INSTRUCTION 1.
Reproduce the Cassini timeline below word for word, from start to finish.

EXTRACT TO READ.
-=-=-

NASA's mission to Saturn did some of the coolest space science in the history of the solar system. Here's why the plucky probe now has to die.

NASA

By the time you read this, NASA's Cassini spacecraft will be but a memory – vaporized into nothingness 1.2 billion kilometres from home. But dry your tears: Scientists will be poring over its nearly 20-year-life and 13-year sojourn around Saturn for years to come – including evidence pointing to the possibility of life beyond Earth.

1997 The Cassini spacecraft and its European hitchhiker, the Huygens probe, blast off from Cape Canaveral, Florida

1998-99 Cassini swings around Venus twice, taking pictures and picking up speed due to the planet’s gravity.

2004-2008 Cassini enters Saturn’s orbit and explores the planet, its moons and rings. Its 12 instruments “sniff” the chemical composition of dust and atmosphere, measure magnetic fields and snap high-res photos. The results are so spectacular the mission is extended to 2017.

2005 The Huygens probe gently parachutes off Cassini onto Saturn’s moon Titan. It beep-boops around for just 90 minutes, taking measurements and snapping pictures of orange sky and pebbly landscape. No spacecraft has landed farther from Earth.

2006 Cassini sees the moon Titan’s hazy atmosphere of methane, the same hydrocarbon gas found in human farts. Titan has a methane cycle like Earth’s water cycle, with methane oceans, methane clouds and methane rain.

2006-2014 Water vapour and salt are seen spewing from geysers on the moon Encedalus, supplying raw material for one of the rings. Cassini later analyzes Encedalus’s ice grains and scientists conclude they came from a vast, warm, salty, subsurface ocean of liquid water.

2013 Cassini captures a high-res movie of Saturn’s polar hexagon: a six-sided jet stream churning at the planet’s north pole. As Saturn’s year progresses (it’s 30 Earth-years long) , the sunlight changes and the vortex changes colour from blue to golden.

-=-=-

Rows of spatial question data
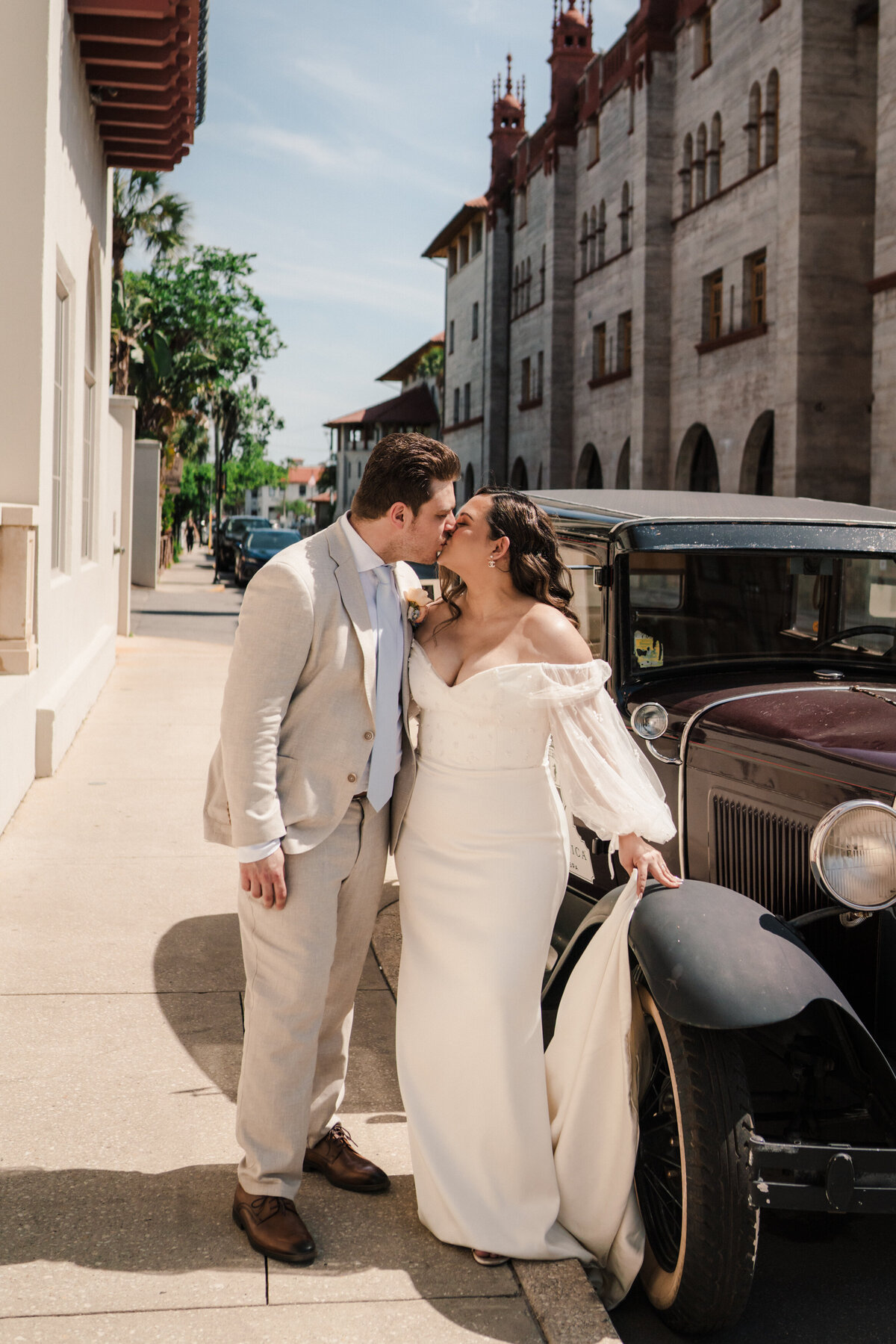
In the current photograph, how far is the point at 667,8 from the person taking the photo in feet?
103

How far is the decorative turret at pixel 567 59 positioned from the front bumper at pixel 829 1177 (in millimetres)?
41142

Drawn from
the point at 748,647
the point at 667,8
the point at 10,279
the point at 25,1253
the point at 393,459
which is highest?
the point at 667,8

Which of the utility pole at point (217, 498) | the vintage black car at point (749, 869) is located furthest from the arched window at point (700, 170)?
the vintage black car at point (749, 869)

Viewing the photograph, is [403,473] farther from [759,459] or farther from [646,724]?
[759,459]

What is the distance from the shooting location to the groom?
317 centimetres

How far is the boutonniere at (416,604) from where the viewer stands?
3.67 metres

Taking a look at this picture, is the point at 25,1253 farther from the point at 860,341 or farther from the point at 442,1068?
the point at 860,341

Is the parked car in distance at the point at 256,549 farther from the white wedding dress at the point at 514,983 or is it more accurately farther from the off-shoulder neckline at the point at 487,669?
the white wedding dress at the point at 514,983

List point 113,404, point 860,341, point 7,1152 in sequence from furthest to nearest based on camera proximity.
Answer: point 860,341 < point 113,404 < point 7,1152

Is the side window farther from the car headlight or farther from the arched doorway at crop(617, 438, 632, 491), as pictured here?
the arched doorway at crop(617, 438, 632, 491)

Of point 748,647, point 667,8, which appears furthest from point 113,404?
point 667,8

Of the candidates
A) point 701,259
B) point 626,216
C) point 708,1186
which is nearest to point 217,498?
point 626,216

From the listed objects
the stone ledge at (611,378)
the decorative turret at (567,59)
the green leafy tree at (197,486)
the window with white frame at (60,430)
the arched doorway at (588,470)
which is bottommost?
the window with white frame at (60,430)

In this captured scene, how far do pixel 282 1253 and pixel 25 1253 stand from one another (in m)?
0.63
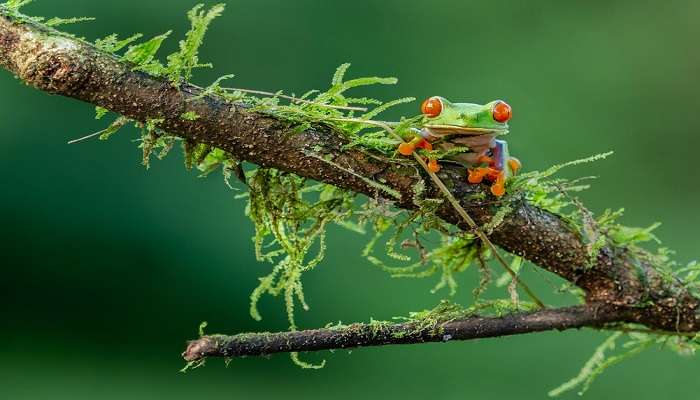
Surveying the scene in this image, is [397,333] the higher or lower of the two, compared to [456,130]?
lower

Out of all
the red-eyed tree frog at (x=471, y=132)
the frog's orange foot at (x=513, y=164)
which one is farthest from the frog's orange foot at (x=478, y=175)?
the frog's orange foot at (x=513, y=164)

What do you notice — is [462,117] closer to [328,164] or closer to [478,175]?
[478,175]

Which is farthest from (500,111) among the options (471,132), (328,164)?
(328,164)

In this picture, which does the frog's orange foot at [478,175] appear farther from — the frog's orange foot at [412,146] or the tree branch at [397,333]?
the tree branch at [397,333]

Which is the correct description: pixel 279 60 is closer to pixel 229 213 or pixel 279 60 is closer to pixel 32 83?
pixel 229 213

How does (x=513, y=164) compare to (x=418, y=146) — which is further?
(x=513, y=164)

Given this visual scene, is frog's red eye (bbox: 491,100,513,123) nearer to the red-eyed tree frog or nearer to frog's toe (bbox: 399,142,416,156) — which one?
the red-eyed tree frog
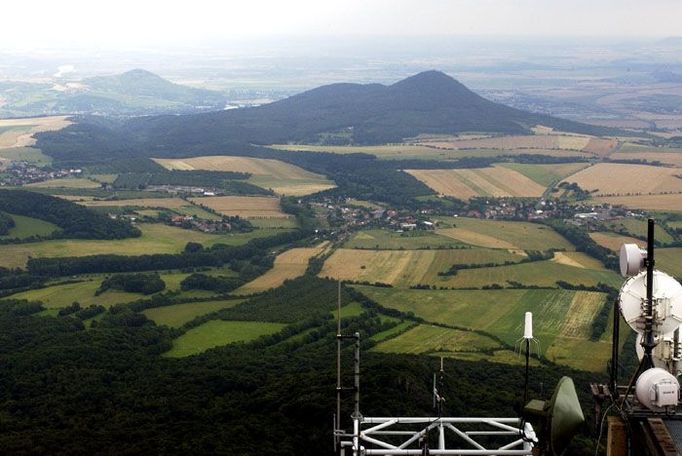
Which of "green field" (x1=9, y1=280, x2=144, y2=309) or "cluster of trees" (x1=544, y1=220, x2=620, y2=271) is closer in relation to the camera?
"green field" (x1=9, y1=280, x2=144, y2=309)

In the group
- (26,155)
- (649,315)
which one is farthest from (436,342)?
(26,155)

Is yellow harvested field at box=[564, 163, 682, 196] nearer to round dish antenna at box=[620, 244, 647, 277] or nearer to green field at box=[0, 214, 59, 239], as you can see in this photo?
green field at box=[0, 214, 59, 239]

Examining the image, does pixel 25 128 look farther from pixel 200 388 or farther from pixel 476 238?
pixel 200 388

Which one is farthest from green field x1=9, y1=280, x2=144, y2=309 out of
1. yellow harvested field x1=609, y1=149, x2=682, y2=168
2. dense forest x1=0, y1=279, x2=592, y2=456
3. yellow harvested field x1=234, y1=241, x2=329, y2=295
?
yellow harvested field x1=609, y1=149, x2=682, y2=168

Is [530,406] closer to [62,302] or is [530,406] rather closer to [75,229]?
[62,302]

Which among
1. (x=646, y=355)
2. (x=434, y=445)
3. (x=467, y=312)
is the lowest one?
(x=467, y=312)

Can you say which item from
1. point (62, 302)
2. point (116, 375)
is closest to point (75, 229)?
point (62, 302)
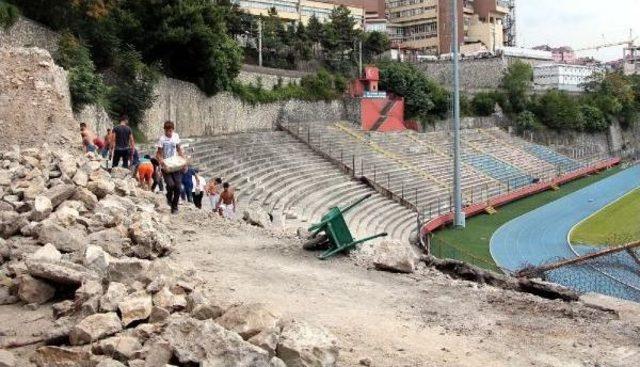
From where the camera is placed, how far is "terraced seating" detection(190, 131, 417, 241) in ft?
62.9

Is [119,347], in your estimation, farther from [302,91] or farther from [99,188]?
[302,91]

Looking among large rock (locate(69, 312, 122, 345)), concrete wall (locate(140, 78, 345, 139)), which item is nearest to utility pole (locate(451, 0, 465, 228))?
concrete wall (locate(140, 78, 345, 139))

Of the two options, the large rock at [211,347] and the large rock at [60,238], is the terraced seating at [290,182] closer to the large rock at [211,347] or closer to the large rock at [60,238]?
the large rock at [60,238]

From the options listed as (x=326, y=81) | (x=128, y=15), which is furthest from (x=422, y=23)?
(x=128, y=15)

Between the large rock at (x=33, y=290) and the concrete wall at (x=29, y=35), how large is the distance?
41.2 feet

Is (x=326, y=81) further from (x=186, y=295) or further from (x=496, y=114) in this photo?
(x=186, y=295)

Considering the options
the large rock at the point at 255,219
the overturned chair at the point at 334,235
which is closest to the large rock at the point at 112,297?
the overturned chair at the point at 334,235

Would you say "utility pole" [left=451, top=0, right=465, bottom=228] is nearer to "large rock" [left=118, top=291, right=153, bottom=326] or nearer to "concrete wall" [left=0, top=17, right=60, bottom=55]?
"concrete wall" [left=0, top=17, right=60, bottom=55]

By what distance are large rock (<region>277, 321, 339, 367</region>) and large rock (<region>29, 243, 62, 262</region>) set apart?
2769 millimetres

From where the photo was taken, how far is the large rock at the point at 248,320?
4.64 m

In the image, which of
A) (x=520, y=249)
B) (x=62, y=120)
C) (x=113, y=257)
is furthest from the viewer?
(x=520, y=249)

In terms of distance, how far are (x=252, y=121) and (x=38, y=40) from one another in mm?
13584

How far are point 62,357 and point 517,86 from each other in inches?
1867

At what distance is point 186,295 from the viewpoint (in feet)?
18.2
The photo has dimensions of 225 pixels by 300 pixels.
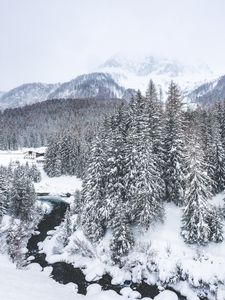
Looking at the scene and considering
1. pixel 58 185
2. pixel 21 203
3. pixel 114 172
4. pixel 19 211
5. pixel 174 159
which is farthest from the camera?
pixel 58 185

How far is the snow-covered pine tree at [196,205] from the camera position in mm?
31953

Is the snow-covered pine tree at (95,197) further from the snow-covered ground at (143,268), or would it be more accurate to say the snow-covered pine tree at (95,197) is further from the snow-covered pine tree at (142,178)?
the snow-covered pine tree at (142,178)

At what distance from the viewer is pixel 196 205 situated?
32469 millimetres

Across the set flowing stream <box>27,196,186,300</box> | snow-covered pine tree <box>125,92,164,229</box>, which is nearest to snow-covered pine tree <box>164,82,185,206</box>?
snow-covered pine tree <box>125,92,164,229</box>

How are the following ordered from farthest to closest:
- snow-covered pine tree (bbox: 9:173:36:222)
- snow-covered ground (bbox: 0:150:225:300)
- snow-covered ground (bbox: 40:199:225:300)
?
snow-covered pine tree (bbox: 9:173:36:222) → snow-covered ground (bbox: 40:199:225:300) → snow-covered ground (bbox: 0:150:225:300)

-=-=-

INSTRUCTION 2.
Copy out each line of the records above that contains the string "millimetres", treating case as significant.

ANSWER 1.
NASA's mission to Saturn did some of the coolest space science in the history of the solar system. Here's why the plucky probe now has to die.

NASA

By the time you read this, NASA's Cassini spacecraft will be but a memory – vaporized into nothingness 1.2 billion kilometres from home. But dry your tears: Scientists will be poring over its nearly 20-year-life and 13-year sojourn around Saturn for years to come – including evidence pointing to the possibility of life beyond Earth.

1997 The Cassini spacecraft and its European hitchhiker, the Huygens probe, blast off from Cape Canaveral, Florida

1998-99 Cassini swings around Venus twice, taking pictures and picking up speed due to the planet’s gravity.

2004-2008 Cassini enters Saturn’s orbit and explores the planet, its moons and rings. Its 12 instruments “sniff” the chemical composition of dust and atmosphere, measure magnetic fields and snap high-res photos. The results are so spectacular the mission is extended to 2017.

2005 The Huygens probe gently parachutes off Cassini onto Saturn’s moon Titan. It beep-boops around for just 90 minutes, taking measurements and snapping pictures of orange sky and pebbly landscape. No spacecraft has landed farther from Earth.

2006 Cassini sees the moon Titan’s hazy atmosphere of methane, the same hydrocarbon gas found in human farts. Titan has a methane cycle like Earth’s water cycle, with methane oceans, methane clouds and methane rain.

2006-2014 Water vapour and salt are seen spewing from geysers on the moon Encedalus, supplying raw material for one of the rings. Cassini later analyzes Encedalus’s ice grains and scientists conclude they came from a vast, warm, salty, subsurface ocean of liquid water.

2013 Cassini captures a high-res movie of Saturn’s polar hexagon: a six-sided jet stream churning at the planet’s north pole. As Saturn’s year progresses (it’s 30 Earth-years long) , the sunlight changes and the vortex changes colour from blue to golden.

ANSWER 2.
How far is the decorative turret at pixel 567 59 positioned from the front bumper at pixel 829 1177 (in millimetres)?
2769 millimetres
32469 millimetres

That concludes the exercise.